The next day – Friday – was another wet day. When Bruno woke in the morning he looked out of his window and was disappointed to see the rain pouring down. Had it not been for the fact that it would be the last chance for him and Shmuel to spend any time together – not to mention the fact that the adventure would be a very exciting one, especially since it involved dressing up – he would have given up on it for the day and waited until some afternoon the following week, when he didn’t have anything special planned.
However, the clock was ticking and there was nothing he could do about it. And after all, it was only the morning and a lot could happen between then and the late afternoon, which was when the two boys always met.

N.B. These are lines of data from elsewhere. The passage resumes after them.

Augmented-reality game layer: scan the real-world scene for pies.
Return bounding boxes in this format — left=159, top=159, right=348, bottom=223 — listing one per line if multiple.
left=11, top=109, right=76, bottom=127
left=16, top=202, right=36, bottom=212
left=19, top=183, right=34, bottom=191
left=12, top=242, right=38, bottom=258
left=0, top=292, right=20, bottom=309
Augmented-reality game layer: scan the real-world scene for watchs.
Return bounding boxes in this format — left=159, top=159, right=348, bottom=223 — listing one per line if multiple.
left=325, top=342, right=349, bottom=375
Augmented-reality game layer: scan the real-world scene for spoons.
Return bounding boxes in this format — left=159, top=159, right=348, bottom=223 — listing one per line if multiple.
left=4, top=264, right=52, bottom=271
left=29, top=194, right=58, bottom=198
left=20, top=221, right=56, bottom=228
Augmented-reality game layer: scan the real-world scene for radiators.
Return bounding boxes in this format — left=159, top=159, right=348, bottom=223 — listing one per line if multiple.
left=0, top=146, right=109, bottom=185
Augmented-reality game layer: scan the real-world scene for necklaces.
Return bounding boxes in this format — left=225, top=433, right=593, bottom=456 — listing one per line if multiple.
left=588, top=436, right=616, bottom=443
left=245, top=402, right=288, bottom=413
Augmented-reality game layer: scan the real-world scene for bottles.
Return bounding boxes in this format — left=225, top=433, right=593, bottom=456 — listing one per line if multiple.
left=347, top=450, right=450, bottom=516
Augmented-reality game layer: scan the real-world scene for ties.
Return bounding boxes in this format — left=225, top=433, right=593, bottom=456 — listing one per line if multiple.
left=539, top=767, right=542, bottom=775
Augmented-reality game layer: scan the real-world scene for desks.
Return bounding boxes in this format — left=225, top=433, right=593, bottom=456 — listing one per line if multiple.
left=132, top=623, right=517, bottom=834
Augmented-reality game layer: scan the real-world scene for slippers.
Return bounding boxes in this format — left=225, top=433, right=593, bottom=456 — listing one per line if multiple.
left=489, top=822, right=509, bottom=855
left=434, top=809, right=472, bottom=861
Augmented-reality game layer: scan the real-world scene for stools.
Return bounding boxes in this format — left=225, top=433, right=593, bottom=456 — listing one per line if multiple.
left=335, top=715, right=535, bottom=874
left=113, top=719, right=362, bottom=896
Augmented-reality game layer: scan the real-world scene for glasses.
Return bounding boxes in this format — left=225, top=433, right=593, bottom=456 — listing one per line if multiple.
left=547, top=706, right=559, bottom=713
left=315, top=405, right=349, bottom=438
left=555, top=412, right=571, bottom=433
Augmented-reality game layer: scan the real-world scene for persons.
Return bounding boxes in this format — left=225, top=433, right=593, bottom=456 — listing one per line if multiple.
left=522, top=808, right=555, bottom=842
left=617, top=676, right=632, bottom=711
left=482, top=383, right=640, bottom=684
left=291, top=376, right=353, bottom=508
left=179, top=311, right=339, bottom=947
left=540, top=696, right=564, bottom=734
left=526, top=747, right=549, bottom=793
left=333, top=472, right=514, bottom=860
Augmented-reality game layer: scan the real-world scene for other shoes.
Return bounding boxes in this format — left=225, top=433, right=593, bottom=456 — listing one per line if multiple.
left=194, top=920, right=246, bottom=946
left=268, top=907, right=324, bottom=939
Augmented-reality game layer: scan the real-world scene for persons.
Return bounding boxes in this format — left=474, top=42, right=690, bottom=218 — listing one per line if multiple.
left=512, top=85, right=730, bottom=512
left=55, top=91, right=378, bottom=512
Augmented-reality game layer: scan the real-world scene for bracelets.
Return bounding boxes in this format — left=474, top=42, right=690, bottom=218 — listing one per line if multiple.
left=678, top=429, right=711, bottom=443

The rain would surely have stopped by then.
He watched out of the window during morning classes with Herr Liszt, but it showed no signs of slowing down then and even pounded noisily against the window. He watched during lunch from the kitchen, when it was definitely starting to ease off and there was even the hint of sunshine coming from behind a black cloud. He watched during history and geography lessons in the afternoon, when it reached its strongest force yet and threatened to knock the window in.

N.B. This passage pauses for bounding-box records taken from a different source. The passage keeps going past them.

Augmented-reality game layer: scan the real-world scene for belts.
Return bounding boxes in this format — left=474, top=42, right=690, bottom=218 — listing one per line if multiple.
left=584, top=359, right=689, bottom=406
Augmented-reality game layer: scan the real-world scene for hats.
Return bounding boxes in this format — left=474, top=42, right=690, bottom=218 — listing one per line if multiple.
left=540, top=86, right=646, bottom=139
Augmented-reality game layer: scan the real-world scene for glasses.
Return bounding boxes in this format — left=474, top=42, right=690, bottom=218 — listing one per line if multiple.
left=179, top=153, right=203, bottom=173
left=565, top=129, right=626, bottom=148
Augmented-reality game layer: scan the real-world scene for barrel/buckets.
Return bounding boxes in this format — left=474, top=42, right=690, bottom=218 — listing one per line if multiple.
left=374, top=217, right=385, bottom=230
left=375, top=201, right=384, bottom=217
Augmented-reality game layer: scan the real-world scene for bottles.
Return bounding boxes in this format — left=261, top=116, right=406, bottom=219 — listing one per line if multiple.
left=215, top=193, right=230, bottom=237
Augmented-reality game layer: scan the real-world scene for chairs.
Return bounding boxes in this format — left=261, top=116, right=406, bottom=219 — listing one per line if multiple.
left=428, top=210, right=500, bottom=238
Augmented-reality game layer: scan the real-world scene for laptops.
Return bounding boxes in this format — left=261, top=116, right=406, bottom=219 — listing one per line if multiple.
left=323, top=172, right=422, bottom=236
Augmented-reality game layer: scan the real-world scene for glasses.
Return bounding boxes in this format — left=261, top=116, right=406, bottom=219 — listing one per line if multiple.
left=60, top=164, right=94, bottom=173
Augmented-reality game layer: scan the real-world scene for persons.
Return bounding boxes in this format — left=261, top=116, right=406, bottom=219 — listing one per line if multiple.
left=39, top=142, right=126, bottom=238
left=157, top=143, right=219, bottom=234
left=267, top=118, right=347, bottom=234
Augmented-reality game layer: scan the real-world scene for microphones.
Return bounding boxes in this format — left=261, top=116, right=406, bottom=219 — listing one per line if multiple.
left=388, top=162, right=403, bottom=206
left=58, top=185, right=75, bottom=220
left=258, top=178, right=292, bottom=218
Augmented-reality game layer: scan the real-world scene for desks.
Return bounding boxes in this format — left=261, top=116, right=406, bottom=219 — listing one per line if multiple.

Fortunately it came to an end around the time that Herr Liszt was leaving, and so Bruno put on a pair of boots and his heavy raincoat, waited until the coast was clear and left the house.
His boots squelched in the mud and he started to enjoy the walk more than he ever had before. With every step he seemed to face the danger of toppling over and falling down, but he never did and managed to keep his balance, even at a particularly bad part where, when he lifted his left leg, his boot stayed implanted in the mud while his foot slipped right out of it.
He looked up at the skies, and although they were still very dark he thought the day had probably had enough rain and he would be safe enough this afternoon. Of course there would be the difficulty of explaining why he was so filthy later on when he returned home, but he could put that down to being a typical boy, which was what Mother claimed he was, and probably not get into too much trouble. (Mother had been particularly happy over the previous few days, as each box of their belongings had been sealed and packed into a truck for despatch to Berlin.)
Shmuel was waiting for Bruno when he arrived, and for the first time ever he wasn’t sitting cross-legged on the ground and staring at the dust beneath him but standing, leaning against the fence.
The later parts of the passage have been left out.